■ **WHAT THE TASK REQUIRES**: Please format each line of the data below as a string in one JSON list, skipping blank lines and leaving the pictures out of the answer.

■ **MATERIAL**:
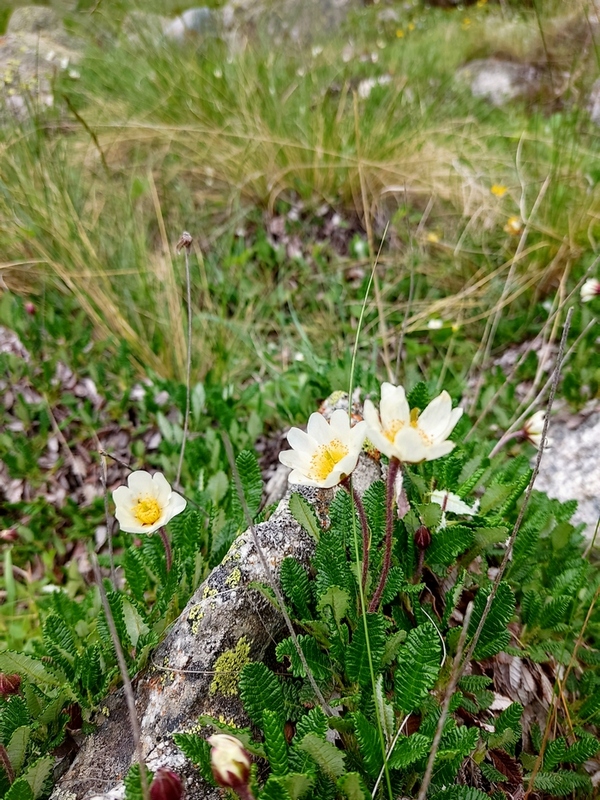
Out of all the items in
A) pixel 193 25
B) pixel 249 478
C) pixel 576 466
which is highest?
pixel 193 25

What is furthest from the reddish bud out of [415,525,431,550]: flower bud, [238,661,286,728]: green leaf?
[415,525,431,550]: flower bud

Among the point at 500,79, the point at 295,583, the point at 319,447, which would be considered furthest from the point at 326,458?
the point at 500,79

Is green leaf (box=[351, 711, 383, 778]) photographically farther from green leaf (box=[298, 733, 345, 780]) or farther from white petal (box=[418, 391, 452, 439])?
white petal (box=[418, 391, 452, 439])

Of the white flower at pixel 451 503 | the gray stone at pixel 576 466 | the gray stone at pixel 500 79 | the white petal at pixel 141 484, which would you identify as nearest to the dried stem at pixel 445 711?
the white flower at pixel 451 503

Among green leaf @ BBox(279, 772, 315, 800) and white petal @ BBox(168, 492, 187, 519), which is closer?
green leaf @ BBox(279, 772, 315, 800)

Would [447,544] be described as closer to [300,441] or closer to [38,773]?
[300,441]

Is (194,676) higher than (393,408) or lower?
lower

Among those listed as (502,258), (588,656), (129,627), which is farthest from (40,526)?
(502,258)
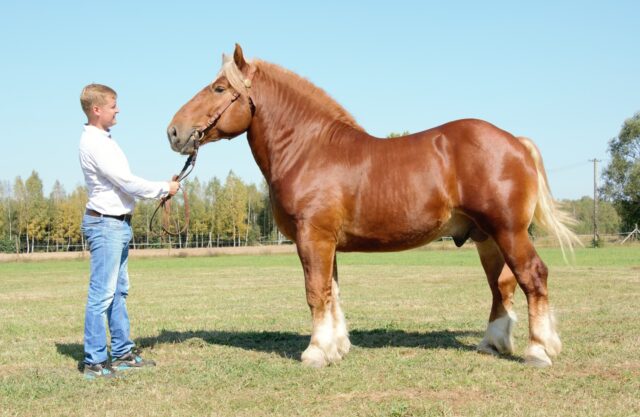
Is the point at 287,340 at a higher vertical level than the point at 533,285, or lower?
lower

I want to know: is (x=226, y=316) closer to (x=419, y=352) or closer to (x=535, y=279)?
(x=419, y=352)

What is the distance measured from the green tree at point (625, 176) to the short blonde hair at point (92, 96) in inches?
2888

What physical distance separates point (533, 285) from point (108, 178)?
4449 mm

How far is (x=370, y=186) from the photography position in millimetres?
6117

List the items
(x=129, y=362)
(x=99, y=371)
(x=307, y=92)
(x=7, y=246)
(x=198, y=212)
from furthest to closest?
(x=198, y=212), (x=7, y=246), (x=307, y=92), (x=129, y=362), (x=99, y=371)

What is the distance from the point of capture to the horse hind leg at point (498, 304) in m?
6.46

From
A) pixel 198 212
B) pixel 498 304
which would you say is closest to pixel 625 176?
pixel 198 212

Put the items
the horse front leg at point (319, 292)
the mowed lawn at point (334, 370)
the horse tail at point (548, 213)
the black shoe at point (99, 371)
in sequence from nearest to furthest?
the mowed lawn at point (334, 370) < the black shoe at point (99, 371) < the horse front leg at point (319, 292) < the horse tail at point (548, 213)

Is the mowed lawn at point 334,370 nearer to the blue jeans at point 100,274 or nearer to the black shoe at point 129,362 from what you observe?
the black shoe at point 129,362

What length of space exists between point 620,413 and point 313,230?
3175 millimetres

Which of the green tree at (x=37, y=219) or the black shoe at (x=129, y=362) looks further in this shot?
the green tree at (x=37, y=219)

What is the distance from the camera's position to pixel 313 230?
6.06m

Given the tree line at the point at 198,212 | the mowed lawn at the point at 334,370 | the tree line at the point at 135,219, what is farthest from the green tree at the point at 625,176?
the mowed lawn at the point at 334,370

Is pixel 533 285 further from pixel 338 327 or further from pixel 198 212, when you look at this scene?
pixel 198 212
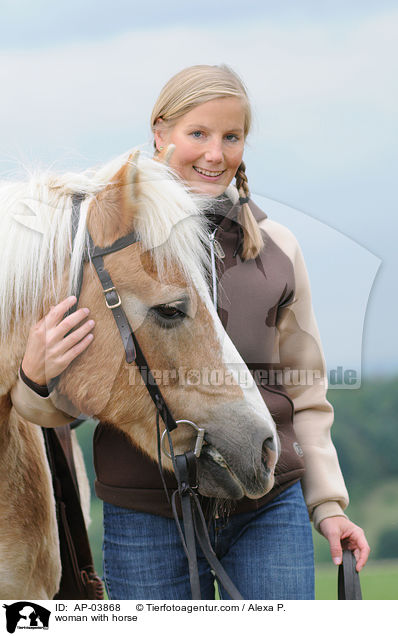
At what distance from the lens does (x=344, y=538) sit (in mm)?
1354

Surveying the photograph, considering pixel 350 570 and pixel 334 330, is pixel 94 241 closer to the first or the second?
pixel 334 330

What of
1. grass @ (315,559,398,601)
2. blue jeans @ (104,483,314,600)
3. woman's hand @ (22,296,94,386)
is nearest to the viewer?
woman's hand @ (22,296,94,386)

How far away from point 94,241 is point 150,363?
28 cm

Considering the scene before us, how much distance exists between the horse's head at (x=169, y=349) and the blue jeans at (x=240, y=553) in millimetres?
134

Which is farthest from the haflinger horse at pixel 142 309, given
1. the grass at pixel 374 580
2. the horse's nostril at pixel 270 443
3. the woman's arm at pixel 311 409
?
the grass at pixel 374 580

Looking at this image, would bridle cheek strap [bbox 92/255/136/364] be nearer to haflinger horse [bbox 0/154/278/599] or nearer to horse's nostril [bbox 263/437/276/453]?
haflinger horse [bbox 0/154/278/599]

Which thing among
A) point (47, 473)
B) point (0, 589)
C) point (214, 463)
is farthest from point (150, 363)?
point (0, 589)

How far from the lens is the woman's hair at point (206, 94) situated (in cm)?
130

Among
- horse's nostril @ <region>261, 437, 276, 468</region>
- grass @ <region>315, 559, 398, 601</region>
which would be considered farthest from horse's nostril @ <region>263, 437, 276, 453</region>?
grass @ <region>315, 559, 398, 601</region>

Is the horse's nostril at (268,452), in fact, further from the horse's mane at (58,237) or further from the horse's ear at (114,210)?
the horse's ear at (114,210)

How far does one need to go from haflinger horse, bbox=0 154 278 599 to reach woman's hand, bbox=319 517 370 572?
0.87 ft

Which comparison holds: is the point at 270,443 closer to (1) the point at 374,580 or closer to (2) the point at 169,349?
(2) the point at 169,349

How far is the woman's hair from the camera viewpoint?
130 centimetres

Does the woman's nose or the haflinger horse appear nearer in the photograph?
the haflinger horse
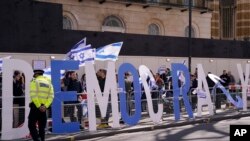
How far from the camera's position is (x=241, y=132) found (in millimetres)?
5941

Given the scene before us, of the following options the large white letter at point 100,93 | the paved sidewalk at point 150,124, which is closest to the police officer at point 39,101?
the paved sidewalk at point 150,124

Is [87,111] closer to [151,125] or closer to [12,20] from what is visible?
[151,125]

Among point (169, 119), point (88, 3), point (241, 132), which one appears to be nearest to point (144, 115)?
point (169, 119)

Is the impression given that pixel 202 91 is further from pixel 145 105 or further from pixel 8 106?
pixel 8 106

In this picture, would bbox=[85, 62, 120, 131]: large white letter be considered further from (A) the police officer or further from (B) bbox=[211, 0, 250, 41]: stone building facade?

■ **RESPONSE TO THE TASK**:
[
  "Out of all the items in",
  "A) pixel 193 25",
  "B) pixel 249 478",
  "C) pixel 576 466",
  "which is highest?",
  "pixel 193 25",
  "What is furthest from the reddish bud out of [415,525,431,550]: flower bud, [238,661,286,728]: green leaf?",
  "[415,525,431,550]: flower bud",
  "Among the point at 500,79, the point at 295,583, the point at 319,447, which would be considered furthest from the point at 326,458?",
  "the point at 500,79",
  "Is green leaf (box=[351, 711, 383, 778]) photographically farther from green leaf (box=[298, 733, 345, 780]) or farther from white petal (box=[418, 391, 452, 439])?",
  "white petal (box=[418, 391, 452, 439])",
  "Of the white flower at pixel 451 503 | the gray stone at pixel 576 466 | the gray stone at pixel 500 79 | the white petal at pixel 141 484, which would you identify as nearest to the dried stem at pixel 445 711?",
  "the white flower at pixel 451 503",
  "Among green leaf @ BBox(279, 772, 315, 800) and white petal @ BBox(168, 492, 187, 519), which is closer?",
  "green leaf @ BBox(279, 772, 315, 800)",
  "Would [447,544] be described as closer to [300,441] or closer to [38,773]?",
  "[300,441]",
  "Is (194,676) higher than (393,408) or lower?",
  "lower",
  "Among those listed as (502,258), (588,656), (129,627), which is farthest from (40,526)?",
  "(502,258)",
  "Is the point at 287,340 at a higher vertical level than the point at 533,285, or lower?",
  "lower",
  "I want to know: is (x=226, y=316) closer to (x=419, y=352) or closer to (x=535, y=279)?",
  "(x=419, y=352)",
  "What is the distance measured from the green tree at point (625, 176) to the short blonde hair at point (92, 96) in inches?",
  "2888",
  "What physical distance separates point (533, 285) from point (108, 178)?",
  "4449 mm",
  "How far is (x=370, y=186) from the photography position in millimetres?",
  "6117",
  "List the items",
  "(x=129, y=362)",
  "(x=99, y=371)",
  "(x=307, y=92)",
  "(x=7, y=246)",
  "(x=198, y=212)",
  "from furthest to closest?",
  "(x=198, y=212), (x=7, y=246), (x=307, y=92), (x=129, y=362), (x=99, y=371)",
  "What is the distance from the point of capture to the horse hind leg at point (498, 304) in m?",
  "6.46",
  "From",
  "A) pixel 198 212",
  "B) pixel 498 304",
  "which would you say is closest to pixel 625 176?",
  "pixel 198 212",
  "Put the items",
  "the horse front leg at point (319, 292)",
  "the mowed lawn at point (334, 370)",
  "the horse tail at point (548, 213)",
  "the black shoe at point (99, 371)",
  "in sequence from nearest to furthest?",
  "the mowed lawn at point (334, 370) < the black shoe at point (99, 371) < the horse front leg at point (319, 292) < the horse tail at point (548, 213)",
  "Is the mowed lawn at point 334,370 nearer to the blue jeans at point 100,274 or nearer to the black shoe at point 129,362 from what you observe?",
  "the black shoe at point 129,362",
  "What length of space exists between point 620,413 and point 313,230?",
  "3175 millimetres",
  "Which of the green tree at (x=37, y=219) or the black shoe at (x=129, y=362) looks further in this shot?",
  "the green tree at (x=37, y=219)",
  "What is the distance from the camera's position to pixel 313 230?",
  "6.06m",
  "Given the tree line at the point at 198,212 | the mowed lawn at the point at 334,370 | the tree line at the point at 135,219, what is farthest from the green tree at the point at 625,176?",
  "the mowed lawn at the point at 334,370",
  "Is pixel 533 285 further from pixel 338 327 or further from pixel 198 212, when you look at this scene?",
  "pixel 198 212",
  "At what distance from the lens does (x=344, y=538) sit (in mm)?",
  "1354",
  "Surveying the photograph, considering pixel 350 570 and pixel 334 330, is pixel 94 241 closer to the first or the second?",
  "pixel 334 330",
  "What of",
  "1. grass @ (315,559,398,601)",
  "2. blue jeans @ (104,483,314,600)",
  "3. woman's hand @ (22,296,94,386)",
  "is nearest to the viewer?",
  "woman's hand @ (22,296,94,386)",
  "How far away from point 94,241 is point 150,363?",
  "28 cm",
  "Considering the scene before us, how much distance exists between the horse's head at (x=169, y=349) and the blue jeans at (x=240, y=553) in millimetres?",
  "134",
  "Which is farthest from the haflinger horse at pixel 142 309, given",
  "1. the grass at pixel 374 580",
  "2. the horse's nostril at pixel 270 443",
  "3. the woman's arm at pixel 311 409",
  "?",
  "the grass at pixel 374 580",
  "Looking at this image, would bridle cheek strap [bbox 92/255/136/364] be nearer to haflinger horse [bbox 0/154/278/599] or nearer to horse's nostril [bbox 263/437/276/453]?",
  "haflinger horse [bbox 0/154/278/599]",
  "Which thing among",
  "A) point (47, 473)",
  "B) point (0, 589)",
  "C) point (214, 463)",
  "is farthest from point (150, 363)?",
  "point (0, 589)",
  "How far from the lens is the woman's hair at point (206, 94) situated (in cm)?",
  "130",
  "Among",
  "- horse's nostril @ <region>261, 437, 276, 468</region>",
  "- grass @ <region>315, 559, 398, 601</region>",
  "which would be considered farthest from horse's nostril @ <region>263, 437, 276, 453</region>?",
  "grass @ <region>315, 559, 398, 601</region>",
  "Is the horse's nostril at (268,452), in fact, further from the horse's mane at (58,237) or further from the horse's ear at (114,210)?",
  "the horse's ear at (114,210)",
  "How far does one need to go from haflinger horse, bbox=0 154 278 599 to reach woman's hand, bbox=319 517 370 572?",
  "0.87 ft",
  "Which comparison holds: is the point at 270,443 closer to (1) the point at 374,580 or closer to (2) the point at 169,349?",
  "(2) the point at 169,349",
  "How far is the woman's hair from the camera viewpoint?",
  "130 centimetres",
  "Does the woman's nose or the haflinger horse appear nearer in the photograph?",
  "the haflinger horse",
  "How far from the camera's position is (x=241, y=132) found (in millimetres)?",
  "5941",
  "Given the scene before us, of the following options the large white letter at point 100,93 | the paved sidewalk at point 150,124, which is closest to the police officer at point 39,101?",
  "the paved sidewalk at point 150,124",
  "Is [87,111] closer to [151,125] or closer to [12,20] from what is visible?",
  "[151,125]",
  "Among point (169, 119), point (88, 3), point (241, 132), which one appears to be nearest to point (144, 115)?",
  "point (169, 119)",
  "Is the impression given that pixel 202 91 is further from pixel 145 105 or further from pixel 8 106?",
  "pixel 8 106",
  "In this picture, would bbox=[85, 62, 120, 131]: large white letter be considered further from (A) the police officer or further from (B) bbox=[211, 0, 250, 41]: stone building facade?"
]